NJOP sendiri adalah dasar pengenaan PBB-P2 yang digunakan dalam perhitungan pajak atas tanah dan bangunan. Karena itu, perubahan NJOP dapat mempengaruhi besaran PBB-P2 yang harus dibayarkan wajib pajak setiap tahunnya.
Namun, muncul pertanyaan dari masyarakat, mengapa NJOP dapat berubah meskipun objek pajak yang dimiliki tetap sama dan tidak mengalami perubahan fisik yang signifikan.
Faktor- faktor Perubahan NJOP
Menurut Kepala Pusat Data dan Informasi Pendapatan Bapenda DKI Jakarta Morris Danny, NJOP ditetapkan dengan mempertimbangkan kondisi dan nilai ekonomi suatu objek pajak. Penetapan tersebut dilakukan secara berkala oleh pemerintah daerah agar nilai yang digunakan sebagai dasar pengenaan pajak tetap mencerminkan kondisi aktual di lapangan.
“Di Jakarta, perubahan NJOP dapat dipengaruhi oleh berbagai faktor.

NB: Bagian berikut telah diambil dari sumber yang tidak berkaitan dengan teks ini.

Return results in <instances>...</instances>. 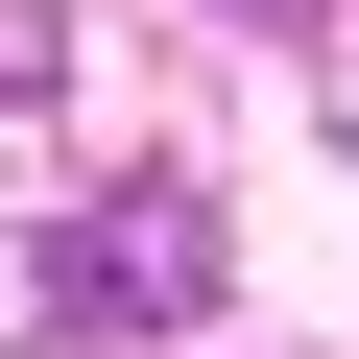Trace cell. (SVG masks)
<instances>
[{"mask_svg": "<svg viewBox=\"0 0 359 359\" xmlns=\"http://www.w3.org/2000/svg\"><path fill=\"white\" fill-rule=\"evenodd\" d=\"M72 72V25H48V0H0V96H48Z\"/></svg>", "mask_w": 359, "mask_h": 359, "instance_id": "1", "label": "cell"}]
</instances>
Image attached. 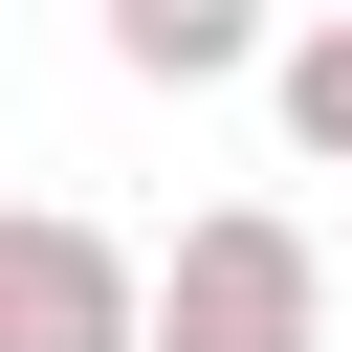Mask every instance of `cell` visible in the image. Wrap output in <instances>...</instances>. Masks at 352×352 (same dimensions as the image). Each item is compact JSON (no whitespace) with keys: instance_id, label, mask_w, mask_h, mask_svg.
<instances>
[{"instance_id":"obj_1","label":"cell","mask_w":352,"mask_h":352,"mask_svg":"<svg viewBox=\"0 0 352 352\" xmlns=\"http://www.w3.org/2000/svg\"><path fill=\"white\" fill-rule=\"evenodd\" d=\"M132 352H330V242H308L286 198H198V220L154 242Z\"/></svg>"},{"instance_id":"obj_2","label":"cell","mask_w":352,"mask_h":352,"mask_svg":"<svg viewBox=\"0 0 352 352\" xmlns=\"http://www.w3.org/2000/svg\"><path fill=\"white\" fill-rule=\"evenodd\" d=\"M132 308H154V264H132L110 220L0 198V352H132Z\"/></svg>"},{"instance_id":"obj_3","label":"cell","mask_w":352,"mask_h":352,"mask_svg":"<svg viewBox=\"0 0 352 352\" xmlns=\"http://www.w3.org/2000/svg\"><path fill=\"white\" fill-rule=\"evenodd\" d=\"M264 44H286L264 0H110V66H132V88H242Z\"/></svg>"},{"instance_id":"obj_4","label":"cell","mask_w":352,"mask_h":352,"mask_svg":"<svg viewBox=\"0 0 352 352\" xmlns=\"http://www.w3.org/2000/svg\"><path fill=\"white\" fill-rule=\"evenodd\" d=\"M264 88H286V132L352 176V0H330V22H286V44H264Z\"/></svg>"}]
</instances>
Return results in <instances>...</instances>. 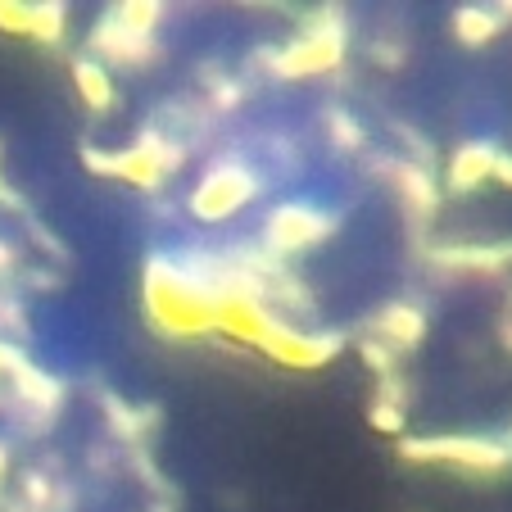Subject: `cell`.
Returning <instances> with one entry per match:
<instances>
[{
    "label": "cell",
    "instance_id": "obj_1",
    "mask_svg": "<svg viewBox=\"0 0 512 512\" xmlns=\"http://www.w3.org/2000/svg\"><path fill=\"white\" fill-rule=\"evenodd\" d=\"M145 322L168 340H200L218 336V313H223V290L209 281V272L177 259H145L141 277Z\"/></svg>",
    "mask_w": 512,
    "mask_h": 512
},
{
    "label": "cell",
    "instance_id": "obj_2",
    "mask_svg": "<svg viewBox=\"0 0 512 512\" xmlns=\"http://www.w3.org/2000/svg\"><path fill=\"white\" fill-rule=\"evenodd\" d=\"M404 463H435L454 467L467 476H499L512 467V440H490V435H413L399 440Z\"/></svg>",
    "mask_w": 512,
    "mask_h": 512
},
{
    "label": "cell",
    "instance_id": "obj_3",
    "mask_svg": "<svg viewBox=\"0 0 512 512\" xmlns=\"http://www.w3.org/2000/svg\"><path fill=\"white\" fill-rule=\"evenodd\" d=\"M345 59V19L340 14H313L286 46L272 55L277 78H318Z\"/></svg>",
    "mask_w": 512,
    "mask_h": 512
},
{
    "label": "cell",
    "instance_id": "obj_4",
    "mask_svg": "<svg viewBox=\"0 0 512 512\" xmlns=\"http://www.w3.org/2000/svg\"><path fill=\"white\" fill-rule=\"evenodd\" d=\"M82 159H87V168L100 177H118V182L136 186V191H155V186L182 164V150L168 145L159 132H141L136 145H127V150H114V155H105V150H82Z\"/></svg>",
    "mask_w": 512,
    "mask_h": 512
},
{
    "label": "cell",
    "instance_id": "obj_5",
    "mask_svg": "<svg viewBox=\"0 0 512 512\" xmlns=\"http://www.w3.org/2000/svg\"><path fill=\"white\" fill-rule=\"evenodd\" d=\"M259 191H263V177L254 173L250 164L227 159V164H213L209 173L191 186L186 209H191V218H200V223H227V218H236Z\"/></svg>",
    "mask_w": 512,
    "mask_h": 512
},
{
    "label": "cell",
    "instance_id": "obj_6",
    "mask_svg": "<svg viewBox=\"0 0 512 512\" xmlns=\"http://www.w3.org/2000/svg\"><path fill=\"white\" fill-rule=\"evenodd\" d=\"M331 232H336V213L318 209V204H304V200H281L263 218V245L272 254H304L327 241Z\"/></svg>",
    "mask_w": 512,
    "mask_h": 512
},
{
    "label": "cell",
    "instance_id": "obj_7",
    "mask_svg": "<svg viewBox=\"0 0 512 512\" xmlns=\"http://www.w3.org/2000/svg\"><path fill=\"white\" fill-rule=\"evenodd\" d=\"M340 345L345 340L336 336V331H295L290 322H272V331L263 336V354L272 358V363H281V368H295V372H318L327 368L331 358L340 354Z\"/></svg>",
    "mask_w": 512,
    "mask_h": 512
},
{
    "label": "cell",
    "instance_id": "obj_8",
    "mask_svg": "<svg viewBox=\"0 0 512 512\" xmlns=\"http://www.w3.org/2000/svg\"><path fill=\"white\" fill-rule=\"evenodd\" d=\"M91 59H100V64H123V68H141L150 64V59H159V46L155 37H145V32L127 28L123 19H114V14H105V19L91 28Z\"/></svg>",
    "mask_w": 512,
    "mask_h": 512
},
{
    "label": "cell",
    "instance_id": "obj_9",
    "mask_svg": "<svg viewBox=\"0 0 512 512\" xmlns=\"http://www.w3.org/2000/svg\"><path fill=\"white\" fill-rule=\"evenodd\" d=\"M499 145L494 141H463L454 150V159H449L445 168V182L454 195H472L476 186H485L494 177V164H499Z\"/></svg>",
    "mask_w": 512,
    "mask_h": 512
},
{
    "label": "cell",
    "instance_id": "obj_10",
    "mask_svg": "<svg viewBox=\"0 0 512 512\" xmlns=\"http://www.w3.org/2000/svg\"><path fill=\"white\" fill-rule=\"evenodd\" d=\"M372 331H377L390 349H417L426 340V313L417 309V304L395 300V304H386V309L372 318Z\"/></svg>",
    "mask_w": 512,
    "mask_h": 512
},
{
    "label": "cell",
    "instance_id": "obj_11",
    "mask_svg": "<svg viewBox=\"0 0 512 512\" xmlns=\"http://www.w3.org/2000/svg\"><path fill=\"white\" fill-rule=\"evenodd\" d=\"M435 263L454 272H508L512 268V241L503 245H440Z\"/></svg>",
    "mask_w": 512,
    "mask_h": 512
},
{
    "label": "cell",
    "instance_id": "obj_12",
    "mask_svg": "<svg viewBox=\"0 0 512 512\" xmlns=\"http://www.w3.org/2000/svg\"><path fill=\"white\" fill-rule=\"evenodd\" d=\"M14 395H19V404L28 408L32 417H46V422L59 413V404H64V390H59V381L46 377V372H37V368L14 372Z\"/></svg>",
    "mask_w": 512,
    "mask_h": 512
},
{
    "label": "cell",
    "instance_id": "obj_13",
    "mask_svg": "<svg viewBox=\"0 0 512 512\" xmlns=\"http://www.w3.org/2000/svg\"><path fill=\"white\" fill-rule=\"evenodd\" d=\"M73 87H78V96L87 100L96 114H105L109 105H114V73H109L100 59H73Z\"/></svg>",
    "mask_w": 512,
    "mask_h": 512
},
{
    "label": "cell",
    "instance_id": "obj_14",
    "mask_svg": "<svg viewBox=\"0 0 512 512\" xmlns=\"http://www.w3.org/2000/svg\"><path fill=\"white\" fill-rule=\"evenodd\" d=\"M499 32H503V19H499V10H490V5H463V10H454V37L463 41L467 50L490 46Z\"/></svg>",
    "mask_w": 512,
    "mask_h": 512
},
{
    "label": "cell",
    "instance_id": "obj_15",
    "mask_svg": "<svg viewBox=\"0 0 512 512\" xmlns=\"http://www.w3.org/2000/svg\"><path fill=\"white\" fill-rule=\"evenodd\" d=\"M395 182H399V195L408 200V209H413L417 218H431L435 204H440V191H435V177L426 173L422 164H404V168H395Z\"/></svg>",
    "mask_w": 512,
    "mask_h": 512
},
{
    "label": "cell",
    "instance_id": "obj_16",
    "mask_svg": "<svg viewBox=\"0 0 512 512\" xmlns=\"http://www.w3.org/2000/svg\"><path fill=\"white\" fill-rule=\"evenodd\" d=\"M68 32V5L64 0H32V41H64Z\"/></svg>",
    "mask_w": 512,
    "mask_h": 512
},
{
    "label": "cell",
    "instance_id": "obj_17",
    "mask_svg": "<svg viewBox=\"0 0 512 512\" xmlns=\"http://www.w3.org/2000/svg\"><path fill=\"white\" fill-rule=\"evenodd\" d=\"M395 377H386V386L377 390V399H372V408H368V422L377 426V431H386V435H399L404 431V395H399V386H390Z\"/></svg>",
    "mask_w": 512,
    "mask_h": 512
},
{
    "label": "cell",
    "instance_id": "obj_18",
    "mask_svg": "<svg viewBox=\"0 0 512 512\" xmlns=\"http://www.w3.org/2000/svg\"><path fill=\"white\" fill-rule=\"evenodd\" d=\"M114 19H123L127 28H136V32H145V37H155V28H159V19H164V5H155V0H123L118 10H109Z\"/></svg>",
    "mask_w": 512,
    "mask_h": 512
},
{
    "label": "cell",
    "instance_id": "obj_19",
    "mask_svg": "<svg viewBox=\"0 0 512 512\" xmlns=\"http://www.w3.org/2000/svg\"><path fill=\"white\" fill-rule=\"evenodd\" d=\"M0 32L32 37V0H0Z\"/></svg>",
    "mask_w": 512,
    "mask_h": 512
},
{
    "label": "cell",
    "instance_id": "obj_20",
    "mask_svg": "<svg viewBox=\"0 0 512 512\" xmlns=\"http://www.w3.org/2000/svg\"><path fill=\"white\" fill-rule=\"evenodd\" d=\"M331 136H336V145L340 150H358V145H363V132H358V123L349 114H331Z\"/></svg>",
    "mask_w": 512,
    "mask_h": 512
},
{
    "label": "cell",
    "instance_id": "obj_21",
    "mask_svg": "<svg viewBox=\"0 0 512 512\" xmlns=\"http://www.w3.org/2000/svg\"><path fill=\"white\" fill-rule=\"evenodd\" d=\"M28 363H23V354L10 345V340H0V377H14V372H23Z\"/></svg>",
    "mask_w": 512,
    "mask_h": 512
},
{
    "label": "cell",
    "instance_id": "obj_22",
    "mask_svg": "<svg viewBox=\"0 0 512 512\" xmlns=\"http://www.w3.org/2000/svg\"><path fill=\"white\" fill-rule=\"evenodd\" d=\"M494 182H503L512 191V155H499V164H494Z\"/></svg>",
    "mask_w": 512,
    "mask_h": 512
},
{
    "label": "cell",
    "instance_id": "obj_23",
    "mask_svg": "<svg viewBox=\"0 0 512 512\" xmlns=\"http://www.w3.org/2000/svg\"><path fill=\"white\" fill-rule=\"evenodd\" d=\"M10 268H14V250L0 241V272H10Z\"/></svg>",
    "mask_w": 512,
    "mask_h": 512
},
{
    "label": "cell",
    "instance_id": "obj_24",
    "mask_svg": "<svg viewBox=\"0 0 512 512\" xmlns=\"http://www.w3.org/2000/svg\"><path fill=\"white\" fill-rule=\"evenodd\" d=\"M499 340H503V349H508V354H512V318L499 327Z\"/></svg>",
    "mask_w": 512,
    "mask_h": 512
},
{
    "label": "cell",
    "instance_id": "obj_25",
    "mask_svg": "<svg viewBox=\"0 0 512 512\" xmlns=\"http://www.w3.org/2000/svg\"><path fill=\"white\" fill-rule=\"evenodd\" d=\"M10 476V454H5V445H0V481Z\"/></svg>",
    "mask_w": 512,
    "mask_h": 512
}]
</instances>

Mulai dari perkembangan harga pasar properti, pertumbuhan kawasan, pembangunan infrastruktur, aksesibilitas wilayah, perubahan fungsi lingkungan sekitar, hingga penataan ruang dan zonasi,” ujarnya.
Artinya, meskipun tanah tidak diperjualbelikan atau bangunan tidak direnovasi, NJOP tetap dapat mengalami penyesuaian apabila nilai ekonomi di kawasan tersebut mengalami perubahan. Kondisi inilah yang dapat membuat besaran PBB-P2 berbeda dari tahun sebelumnya.